Scene-based spatial questions:
▬▬▬▬▬▬▬▬▬▬

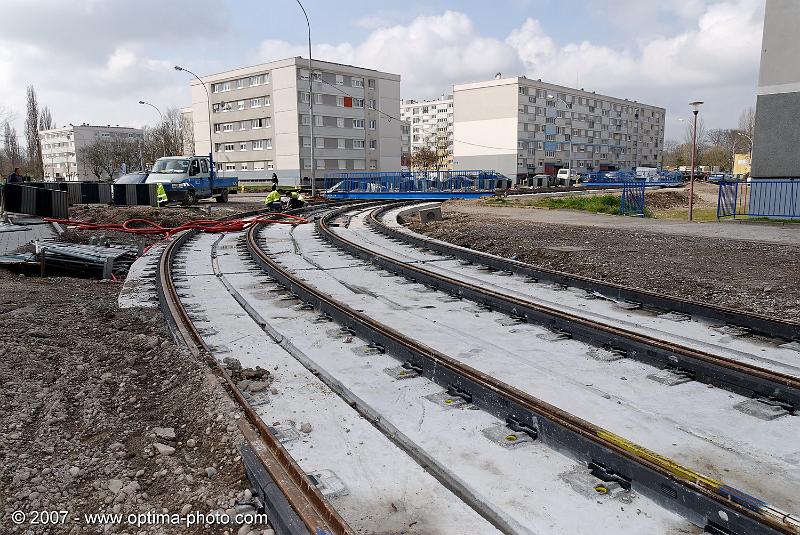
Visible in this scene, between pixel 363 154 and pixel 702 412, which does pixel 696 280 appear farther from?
pixel 363 154

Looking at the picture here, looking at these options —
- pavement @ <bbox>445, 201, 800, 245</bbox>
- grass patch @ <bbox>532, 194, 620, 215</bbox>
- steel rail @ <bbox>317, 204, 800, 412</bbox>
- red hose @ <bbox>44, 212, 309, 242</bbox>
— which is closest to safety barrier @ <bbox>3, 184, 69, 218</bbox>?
red hose @ <bbox>44, 212, 309, 242</bbox>

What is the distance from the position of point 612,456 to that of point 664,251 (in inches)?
356

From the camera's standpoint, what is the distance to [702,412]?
13.9 ft

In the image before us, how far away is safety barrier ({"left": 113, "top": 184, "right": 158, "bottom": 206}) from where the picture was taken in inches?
998

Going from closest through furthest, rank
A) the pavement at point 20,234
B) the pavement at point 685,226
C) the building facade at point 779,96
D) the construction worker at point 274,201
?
the pavement at point 20,234 < the pavement at point 685,226 < the building facade at point 779,96 < the construction worker at point 274,201

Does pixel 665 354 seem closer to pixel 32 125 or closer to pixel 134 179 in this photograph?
pixel 134 179

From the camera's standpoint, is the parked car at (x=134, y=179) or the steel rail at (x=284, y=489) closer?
the steel rail at (x=284, y=489)

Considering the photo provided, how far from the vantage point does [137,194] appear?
25.6m

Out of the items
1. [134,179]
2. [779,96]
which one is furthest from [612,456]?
[134,179]

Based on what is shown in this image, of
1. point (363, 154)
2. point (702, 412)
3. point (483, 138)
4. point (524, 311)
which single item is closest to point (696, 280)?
point (524, 311)

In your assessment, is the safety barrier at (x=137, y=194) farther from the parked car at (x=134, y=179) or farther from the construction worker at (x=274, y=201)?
the construction worker at (x=274, y=201)

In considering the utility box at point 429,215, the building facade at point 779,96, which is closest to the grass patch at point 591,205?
the building facade at point 779,96

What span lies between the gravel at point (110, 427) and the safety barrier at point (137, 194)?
20.0 meters

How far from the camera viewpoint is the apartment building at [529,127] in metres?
87.2
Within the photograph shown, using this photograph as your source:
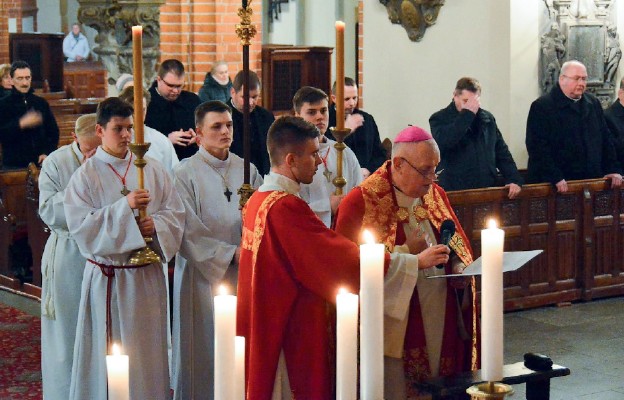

▬▬▬▬▬▬▬▬▬▬

Prompt:
Please repeat the lines above from the one containing "What is the distance from" through the last line, leaving out the pictures.

Exercise answer:
What is the distance from the position of point 612,456 to that of point 664,251 (in inches)?
356

From the camera's standpoint, what is the distance to [702,412]?
13.9 ft

In the image before us, how far away is safety barrier ({"left": 113, "top": 184, "right": 158, "bottom": 206}) from where the picture was taken in inches?
998

Going from closest through furthest, rank
A) the pavement at point 20,234
B) the pavement at point 685,226
C) the building facade at point 779,96
D) the construction worker at point 274,201
?
the pavement at point 20,234 < the pavement at point 685,226 < the building facade at point 779,96 < the construction worker at point 274,201

Does pixel 665 354 seem closer to pixel 32 125 or closer to pixel 134 179 in this photograph?
pixel 134 179

From the camera's standpoint, is the parked car at (x=134, y=179) or the steel rail at (x=284, y=489) closer?
the steel rail at (x=284, y=489)

Considering the photo provided, how far from the vantage point does [137,194] appear?
25.6m

Out of the items
1. [134,179]
2. [779,96]
which one is furthest from [612,456]?
[134,179]

Based on what is shown in this image, of
1. point (363, 154)
2. point (702, 412)
3. point (483, 138)
4. point (524, 311)
which single item is closest to point (696, 280)?
point (524, 311)

In your assessment, is the safety barrier at (x=137, y=194) farther from the parked car at (x=134, y=179) or farther from the construction worker at (x=274, y=201)?
the construction worker at (x=274, y=201)

In considering the utility box at point 429,215, the building facade at point 779,96, which is closest to the grass patch at point 591,205?
the building facade at point 779,96

What span lies between the gravel at point (110, 427) and the safety barrier at point (137, 194)?
20.0 meters

How far from the camera viewpoint is the apartment building at [529,127] in metres?
87.2
Within the photograph shown, using this photograph as your source:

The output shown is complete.